==== DATA SHOWN ====
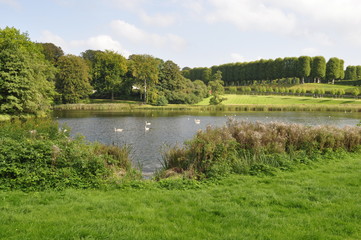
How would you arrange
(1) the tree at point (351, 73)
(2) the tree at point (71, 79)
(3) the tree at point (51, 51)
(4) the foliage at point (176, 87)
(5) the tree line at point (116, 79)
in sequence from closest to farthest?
1. (2) the tree at point (71, 79)
2. (5) the tree line at point (116, 79)
3. (3) the tree at point (51, 51)
4. (4) the foliage at point (176, 87)
5. (1) the tree at point (351, 73)

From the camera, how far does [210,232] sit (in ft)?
16.8

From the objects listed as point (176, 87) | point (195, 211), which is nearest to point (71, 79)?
point (176, 87)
====
REQUIREMENT: Present the lines above as a numbered list with the blank lines dropped, and leave the picture out.

CORRECT ANSWER:
1. How would you arrange
2. (1) the tree at point (351, 73)
3. (2) the tree at point (71, 79)
4. (3) the tree at point (51, 51)
5. (4) the foliage at point (176, 87)
6. (5) the tree line at point (116, 79)
7. in sequence from closest to farthest?
8. 1. (2) the tree at point (71, 79)
9. 2. (5) the tree line at point (116, 79)
10. 3. (3) the tree at point (51, 51)
11. 4. (4) the foliage at point (176, 87)
12. 5. (1) the tree at point (351, 73)
13. From the camera, how far does [210,232] sit (in ft)?
14. 16.8
15. From the objects listed as point (176, 87) | point (195, 211), which is nearest to point (71, 79)?
16. point (176, 87)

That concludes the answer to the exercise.